Vorliegender Text:
Franziskus: „Seid klug wie die Schlangen und arglos wie die Tauben“
Eine ganze Welt, die
auf Herrschaft, auf Erfolg, auf Besitz, auf Korruption gegründet ist, wird durch ein
Kind in eine Krise gestürzt. So deutete Papst Franziskus in seiner Predigt zum Fest
der Erscheinung des Herrn die Unruhe, welche die Mächtigen um König Herodes herum
ergriffen habe. Die Sterndeuter seien durch das Licht bis Jerusalem geführt worden.
„Das
Evangelium berichtet uns, dass die Sterndeuter, als sie nach Jerusalem kamen, den
Anblick des Sterns kurz verloren, sie sahen ihn nicht mehr. Insbesondere im Palast
des Königs Herodes ist sein Licht nicht da: dieser Ort ist dunkel, hier regieren Finsternis,
Misstrauen, Angst, Neid. Herodes zeigt sich in der Tat argwöhnisch und beunruhigt
ob der Geburt eines schwachen Kindes, in dem er einen Rivalen sieht. In Wirklichkeit
ist Jesus nicht gekommen, um ihn, eine erbärmliche Marionette, sondern den Fürsten
dieser Welt zu stürzen! Trotzdem fühlen der König und seine Berater, dass ihre Machtstrukturen
ins Wanken geraten, sie fürchten, dass die Spielregeln auf den Kopf gestellt werden,
dass der Schein aufgedeckt wird.“
Auf dem Weg zum Herrn dürfe man sich
nicht vom Schein der Macht, von den „Sirenengesängen der Weltlichkeit“ beeindrucken
lassen. Wie die Weisen müssten Christen heute den Glauben vor den Dunkelheiten bewahren.
„Aber
dieses Dunkel verkleidet sich manchmal als Licht. Manchmal kleidet sich der Dämon,
wie Paulus sagt, als Engel des Lichts. Und hier braucht es diese heilige „Schläue“,
um den Glauben zu bewahren, ihn vor den Sirenengesängen zu bewahren, die dir sagen:
„Schau, heute müssen wir dieses machen und jenes …“.“
Diese „heilige Schläue“
könnten die Weisen uns heute lehren, so der Papst. Wie sie seien wir auf dem Weg zum
Herrn, geleitet von Gott selber.
„Ein Aspekt des Lichtes, das uns auf dem
Weg des Glaubens leitet, ist auch die heilige „Schläue“. Das ist auch eine Tugend,
nicht wahr? Die „heilige Schläue“. Es handelt sich um jene geistliche Gerissenheit,
die uns Gefahren erkennen und vermeiden lässt. Die Sterndeuter wussten dieses Licht
der „Schläue“ zu nutzen, als sie auf ihrem Rückweg entschieden, nicht über den dunklen
Palast des Herodes zu gehen, sondern auf einem anderen Weg heimzukehren. Diese Weisen
aus dem Osten lehren uns, wie wir nicht in den Hinterhalt der Finsternis fallen und
wie wir uns gegen die Dunkelheit verteidigen können, die unser Leben zu umfangen sucht.“
Christen
müssten das Licht Gottes im Herzen aufnehmen und sich zugleich in jener geistlichen
Schläue üben, die Einfachheit und Schlauheit zu verbinden wisse. Franziskus zitierte
das Matthäusevangelium: „Seid klug wie die Schlangen und arglos wie die Tauben“ (Mt
10,16).

Datensätze:
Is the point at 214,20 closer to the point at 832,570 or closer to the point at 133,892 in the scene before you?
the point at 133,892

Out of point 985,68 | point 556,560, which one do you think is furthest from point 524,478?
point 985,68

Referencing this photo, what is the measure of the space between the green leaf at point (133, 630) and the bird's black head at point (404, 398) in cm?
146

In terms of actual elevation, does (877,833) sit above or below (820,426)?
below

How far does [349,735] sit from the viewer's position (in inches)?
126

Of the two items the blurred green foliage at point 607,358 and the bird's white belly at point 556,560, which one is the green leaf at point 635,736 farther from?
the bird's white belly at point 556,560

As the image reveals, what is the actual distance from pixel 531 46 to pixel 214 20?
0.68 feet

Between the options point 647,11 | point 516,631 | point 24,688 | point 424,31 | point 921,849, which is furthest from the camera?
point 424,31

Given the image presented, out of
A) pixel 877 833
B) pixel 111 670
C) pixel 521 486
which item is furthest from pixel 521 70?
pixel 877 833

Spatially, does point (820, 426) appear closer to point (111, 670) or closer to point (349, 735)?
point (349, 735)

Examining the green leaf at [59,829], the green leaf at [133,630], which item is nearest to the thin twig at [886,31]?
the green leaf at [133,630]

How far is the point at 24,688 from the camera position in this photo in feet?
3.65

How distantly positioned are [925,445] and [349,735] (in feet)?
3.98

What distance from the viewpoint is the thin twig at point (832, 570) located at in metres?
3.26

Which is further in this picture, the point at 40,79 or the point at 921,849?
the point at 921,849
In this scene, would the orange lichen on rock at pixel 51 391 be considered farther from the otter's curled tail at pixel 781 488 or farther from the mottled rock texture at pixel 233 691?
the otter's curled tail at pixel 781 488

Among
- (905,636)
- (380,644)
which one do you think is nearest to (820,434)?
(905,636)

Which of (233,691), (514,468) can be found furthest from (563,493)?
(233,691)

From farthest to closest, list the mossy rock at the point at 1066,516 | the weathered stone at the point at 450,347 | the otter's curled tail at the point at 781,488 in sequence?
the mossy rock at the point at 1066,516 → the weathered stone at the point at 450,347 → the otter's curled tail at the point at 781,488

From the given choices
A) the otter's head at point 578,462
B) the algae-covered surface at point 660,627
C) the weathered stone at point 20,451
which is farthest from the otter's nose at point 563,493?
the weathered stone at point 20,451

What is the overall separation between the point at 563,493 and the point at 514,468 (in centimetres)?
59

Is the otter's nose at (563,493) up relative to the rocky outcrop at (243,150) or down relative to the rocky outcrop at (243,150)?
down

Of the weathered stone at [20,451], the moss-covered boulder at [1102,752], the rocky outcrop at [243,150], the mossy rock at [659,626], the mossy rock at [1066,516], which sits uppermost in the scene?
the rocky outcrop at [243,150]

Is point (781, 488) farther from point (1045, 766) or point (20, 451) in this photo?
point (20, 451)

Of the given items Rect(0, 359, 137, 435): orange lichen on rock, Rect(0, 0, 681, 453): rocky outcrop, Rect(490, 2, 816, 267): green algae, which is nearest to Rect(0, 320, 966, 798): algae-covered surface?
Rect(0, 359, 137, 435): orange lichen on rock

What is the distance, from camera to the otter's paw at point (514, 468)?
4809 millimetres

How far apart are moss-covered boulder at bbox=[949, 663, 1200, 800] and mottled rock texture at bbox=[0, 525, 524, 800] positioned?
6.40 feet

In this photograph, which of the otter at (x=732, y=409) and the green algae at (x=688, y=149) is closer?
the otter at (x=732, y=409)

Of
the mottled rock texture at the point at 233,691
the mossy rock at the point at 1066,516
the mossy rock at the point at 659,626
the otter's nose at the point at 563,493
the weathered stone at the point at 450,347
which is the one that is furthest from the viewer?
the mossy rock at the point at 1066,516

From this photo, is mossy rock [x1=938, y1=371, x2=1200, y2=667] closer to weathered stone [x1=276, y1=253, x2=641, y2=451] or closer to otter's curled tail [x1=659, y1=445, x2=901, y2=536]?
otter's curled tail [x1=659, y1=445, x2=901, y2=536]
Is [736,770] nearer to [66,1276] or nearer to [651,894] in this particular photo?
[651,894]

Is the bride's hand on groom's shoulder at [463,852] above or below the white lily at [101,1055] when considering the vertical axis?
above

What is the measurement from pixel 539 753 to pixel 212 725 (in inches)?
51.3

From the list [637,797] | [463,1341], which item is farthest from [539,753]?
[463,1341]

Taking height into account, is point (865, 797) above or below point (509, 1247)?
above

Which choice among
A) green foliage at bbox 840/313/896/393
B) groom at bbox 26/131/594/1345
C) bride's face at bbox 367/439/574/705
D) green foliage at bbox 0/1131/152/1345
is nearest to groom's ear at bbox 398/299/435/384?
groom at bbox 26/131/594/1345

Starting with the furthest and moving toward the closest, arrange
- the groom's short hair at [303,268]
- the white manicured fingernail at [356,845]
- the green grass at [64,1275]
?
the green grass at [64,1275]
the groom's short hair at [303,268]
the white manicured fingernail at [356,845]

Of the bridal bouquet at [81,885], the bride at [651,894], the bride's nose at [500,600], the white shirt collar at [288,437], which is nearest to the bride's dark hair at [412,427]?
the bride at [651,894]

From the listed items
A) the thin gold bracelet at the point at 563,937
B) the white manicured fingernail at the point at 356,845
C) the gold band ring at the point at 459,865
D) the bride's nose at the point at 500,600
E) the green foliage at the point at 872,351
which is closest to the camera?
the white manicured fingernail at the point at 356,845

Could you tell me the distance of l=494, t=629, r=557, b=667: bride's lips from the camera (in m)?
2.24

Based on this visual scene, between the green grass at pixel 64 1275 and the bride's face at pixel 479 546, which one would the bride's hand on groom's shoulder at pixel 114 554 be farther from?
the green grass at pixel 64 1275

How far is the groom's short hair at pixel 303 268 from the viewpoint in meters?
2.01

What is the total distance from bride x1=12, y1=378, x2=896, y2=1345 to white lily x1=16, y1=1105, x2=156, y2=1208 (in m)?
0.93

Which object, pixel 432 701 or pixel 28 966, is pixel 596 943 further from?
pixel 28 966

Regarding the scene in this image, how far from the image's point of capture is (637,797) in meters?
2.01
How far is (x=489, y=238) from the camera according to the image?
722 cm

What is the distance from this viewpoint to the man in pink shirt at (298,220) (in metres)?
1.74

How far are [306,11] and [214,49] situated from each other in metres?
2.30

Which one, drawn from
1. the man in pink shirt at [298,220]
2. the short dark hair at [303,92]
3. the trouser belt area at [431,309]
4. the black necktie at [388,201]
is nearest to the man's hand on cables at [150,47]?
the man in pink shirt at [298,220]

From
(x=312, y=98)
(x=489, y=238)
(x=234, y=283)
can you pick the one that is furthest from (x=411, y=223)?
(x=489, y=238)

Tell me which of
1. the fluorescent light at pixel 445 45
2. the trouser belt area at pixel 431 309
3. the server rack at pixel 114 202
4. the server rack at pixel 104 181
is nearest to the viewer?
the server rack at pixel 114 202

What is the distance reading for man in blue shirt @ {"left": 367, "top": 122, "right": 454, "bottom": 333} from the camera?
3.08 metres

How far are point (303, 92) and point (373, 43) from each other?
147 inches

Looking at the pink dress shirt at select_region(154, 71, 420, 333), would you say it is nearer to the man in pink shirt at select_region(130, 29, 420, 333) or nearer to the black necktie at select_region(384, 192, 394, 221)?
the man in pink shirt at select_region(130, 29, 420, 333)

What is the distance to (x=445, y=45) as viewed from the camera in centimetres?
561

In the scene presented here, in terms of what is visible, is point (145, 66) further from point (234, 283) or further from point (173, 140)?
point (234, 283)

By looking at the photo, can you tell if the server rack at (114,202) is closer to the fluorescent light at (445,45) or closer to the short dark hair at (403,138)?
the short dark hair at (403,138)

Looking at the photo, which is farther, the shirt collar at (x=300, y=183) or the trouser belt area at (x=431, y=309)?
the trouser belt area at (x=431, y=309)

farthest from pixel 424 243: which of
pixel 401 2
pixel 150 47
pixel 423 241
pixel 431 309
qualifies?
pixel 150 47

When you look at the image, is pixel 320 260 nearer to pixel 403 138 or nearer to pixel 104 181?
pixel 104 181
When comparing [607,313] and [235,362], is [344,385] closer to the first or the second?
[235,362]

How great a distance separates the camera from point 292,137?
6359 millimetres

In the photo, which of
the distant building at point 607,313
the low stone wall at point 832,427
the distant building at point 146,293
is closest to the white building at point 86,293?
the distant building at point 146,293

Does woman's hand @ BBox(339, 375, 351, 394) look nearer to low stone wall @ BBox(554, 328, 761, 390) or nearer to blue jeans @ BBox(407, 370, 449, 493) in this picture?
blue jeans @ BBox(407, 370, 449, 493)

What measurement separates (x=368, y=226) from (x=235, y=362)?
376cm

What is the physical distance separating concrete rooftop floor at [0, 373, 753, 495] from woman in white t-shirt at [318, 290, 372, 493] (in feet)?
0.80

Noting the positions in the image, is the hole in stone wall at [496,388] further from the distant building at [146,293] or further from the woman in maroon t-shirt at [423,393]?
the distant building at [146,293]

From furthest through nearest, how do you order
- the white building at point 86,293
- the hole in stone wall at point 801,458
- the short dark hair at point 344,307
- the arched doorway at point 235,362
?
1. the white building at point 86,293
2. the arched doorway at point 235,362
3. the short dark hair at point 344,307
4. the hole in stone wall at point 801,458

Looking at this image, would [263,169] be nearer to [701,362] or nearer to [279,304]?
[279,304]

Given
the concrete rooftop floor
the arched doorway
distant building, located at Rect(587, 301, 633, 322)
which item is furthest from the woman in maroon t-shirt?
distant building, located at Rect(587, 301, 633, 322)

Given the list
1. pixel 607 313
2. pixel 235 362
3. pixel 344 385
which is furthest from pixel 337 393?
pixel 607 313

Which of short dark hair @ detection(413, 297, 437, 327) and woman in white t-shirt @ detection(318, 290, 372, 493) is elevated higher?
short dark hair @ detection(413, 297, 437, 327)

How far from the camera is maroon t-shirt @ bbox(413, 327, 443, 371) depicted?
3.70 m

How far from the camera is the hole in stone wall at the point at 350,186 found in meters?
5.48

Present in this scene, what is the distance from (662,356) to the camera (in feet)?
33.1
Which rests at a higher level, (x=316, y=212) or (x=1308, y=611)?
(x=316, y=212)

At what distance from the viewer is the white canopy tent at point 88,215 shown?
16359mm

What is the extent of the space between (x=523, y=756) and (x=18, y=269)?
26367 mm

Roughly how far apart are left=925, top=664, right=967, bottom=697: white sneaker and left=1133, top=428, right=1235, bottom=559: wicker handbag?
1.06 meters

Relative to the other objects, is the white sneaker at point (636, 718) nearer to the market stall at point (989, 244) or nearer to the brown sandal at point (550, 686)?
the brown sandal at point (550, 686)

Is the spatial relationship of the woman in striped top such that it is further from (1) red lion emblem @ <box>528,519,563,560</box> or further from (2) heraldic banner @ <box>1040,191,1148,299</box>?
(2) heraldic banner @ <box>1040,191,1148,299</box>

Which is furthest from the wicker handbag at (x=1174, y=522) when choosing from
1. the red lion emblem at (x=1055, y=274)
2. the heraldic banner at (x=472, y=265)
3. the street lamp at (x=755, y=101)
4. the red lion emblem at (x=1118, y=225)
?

Ziel der Übung:
Schreibe aus dem Text über die Predigt zum Fest der Erscheinung des Herrn alles von „Franziskus: „Seid klug“ bis hinunter zu „Jerusalem geführt worden.“ noch einmal ab und ersetze dabei „Herodes“ durch „Pilatus“.

Vollständige Antwort:
Franziskus: „Seid klug wie die Schlangen und arglos wie die Tauben“
Eine ganze Welt, die
auf Herrschaft, auf Erfolg, auf Besitz, auf Korruption gegründet ist, wird durch ein
Kind in eine Krise gestürzt. So deutete Papst Franziskus in seiner Predigt zum Fest
der Erscheinung des Herrn die Unruhe, welche die Mächtigen um König Pilatus herum
ergriffen habe. Die Sterndeuter seien durch das Licht bis Jerusalem geführt worden.